5.6 Finally, as to the claims under articles 7 and 10, the Committee has noted the State party's contention that as an investigation into these claims is under way, it would be improper to make a finding on admissibility at this point in time. It considers, however, that the author has made all efforts that could reasonably have been expected from him to exhaust available domestic remedies. It further notes that the investigations into the author's claims do not appear to have produced results after close to three years, and that the State party has failed to inform the Committee, as requested, whether a medical examination of the author has been carried out. In the circumstances, the Committee concludes that it is not precluded, under article 5, paragraph 2(b), of the Optional Protocol, from considering this part of the communication. The investigations of the State party, if and when concluded, could assist the Committee on the examination of the merits.

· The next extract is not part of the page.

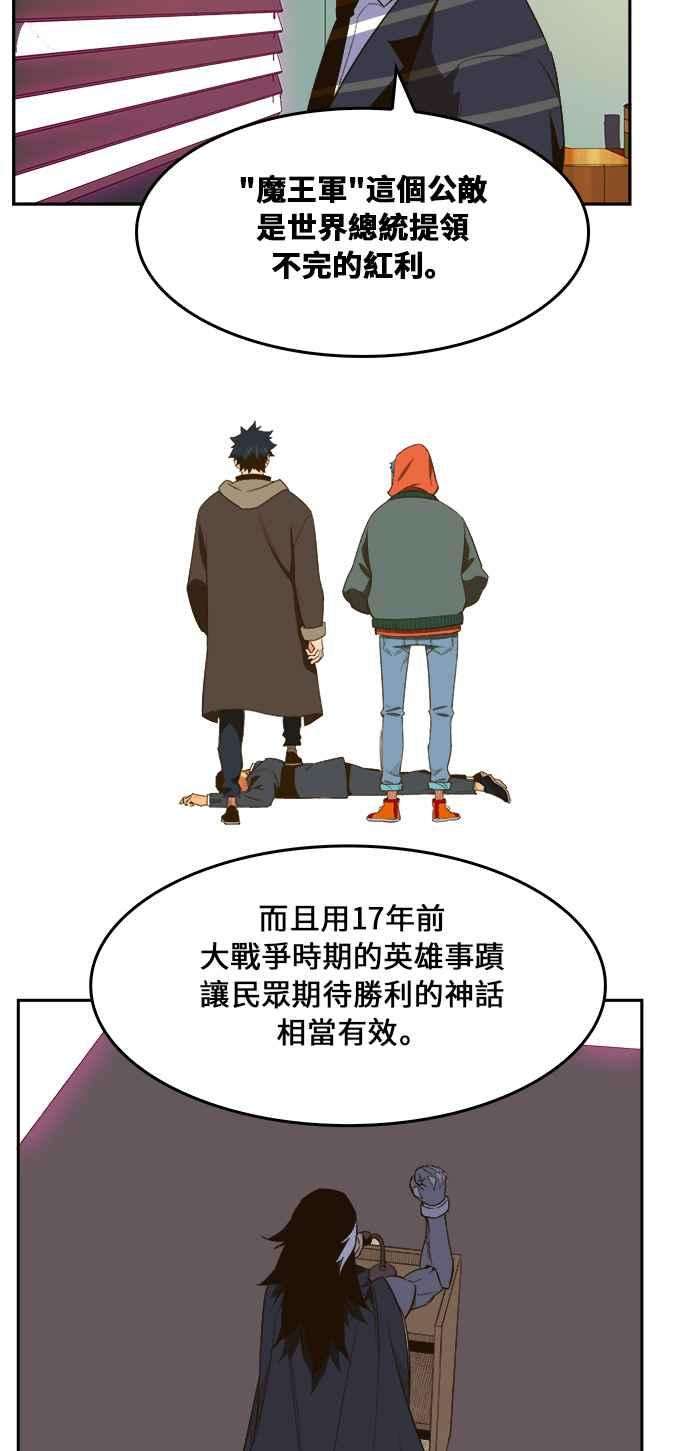 高校之神第6部 RE：与神对决 第396话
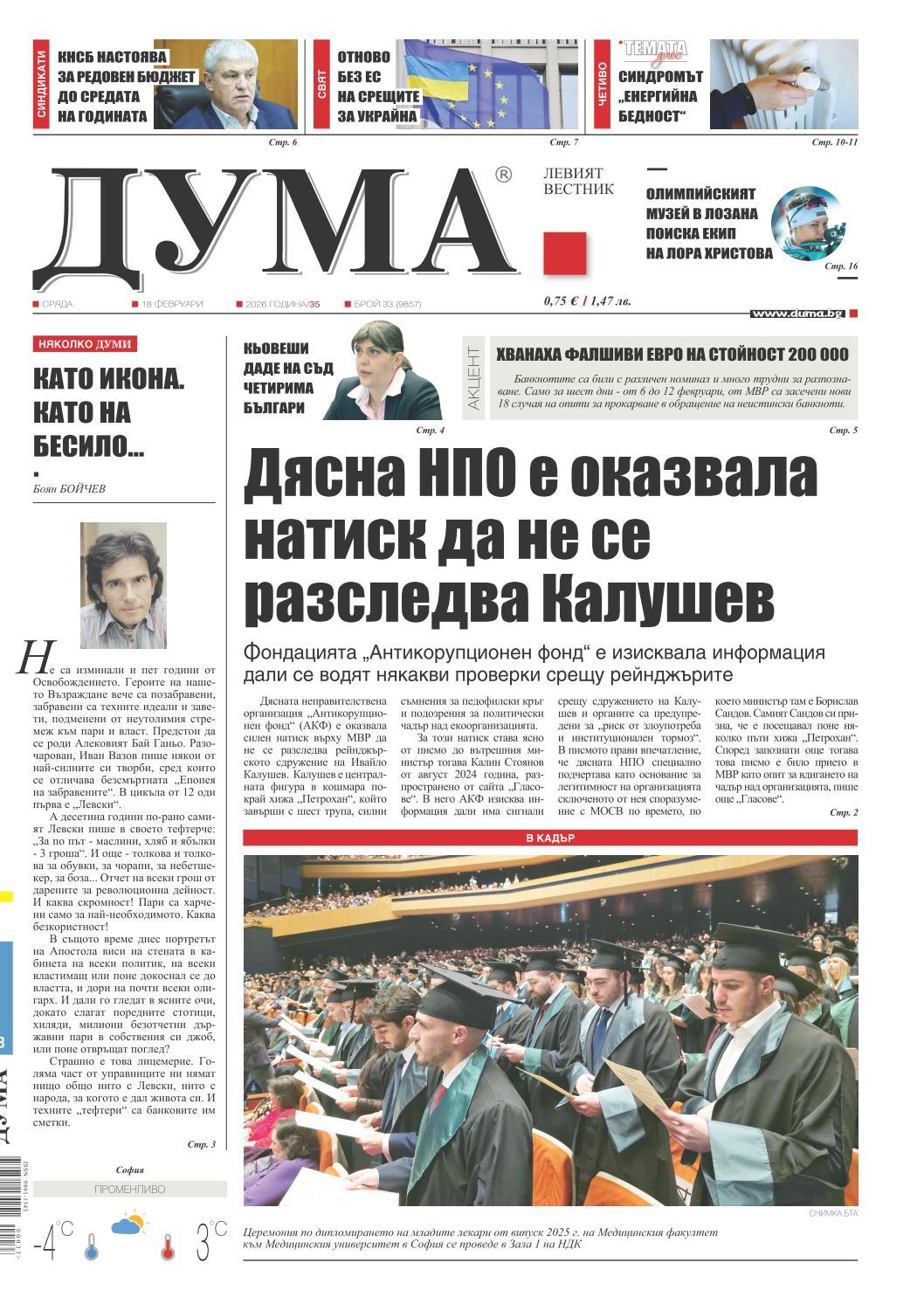 вк. Дума  33 бр.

6. The Human Rights Committee therefore decides:

(a) That the communication is admissible in so far as it appears to raise issues under articles 7, 9, paragraph 3, 10, paragraph 1, 14, paragraphs 1 and 3(e), of the Covenant;
(b) That, in accordance with article 4(2) of the Optional Protocol, the State party shall be requested to submit to the Committee, within six months of the date of transmittal to it of the present decision, written explanations or statements clarifying the matter and the measures, if any, that may have been taken by it;
(c) That the decision may be reviewed pursuant to rule 93, paragraph 4, of the Committee's rules of procedure in respect of the author's claims under articles 7 and 10, upon receipt of information from the State party to the effect that the reasons for admissibility no longer apply;
(d) That the State party shall be requested, under rule 86 of the rules of procedure, not to carry out the death sentence against the author while his communication is under consideration by the Committee. This request does not imply a determination of the merits of the communication;
(e) That any explanations or statements received from the State party shall be communicated by the Secretary-General under rule 93, paragraph 3, of the rules of procedures to the author, with the request that any comments which he may wish to submit thereon should reach the Human Rights Committee, in care of the Centre for Human Rights, United Nations Office at Geneva, within six weeks of the date of the transmittal;
(f) That this decision shall be communicated to the State party, to the author and to his counsel.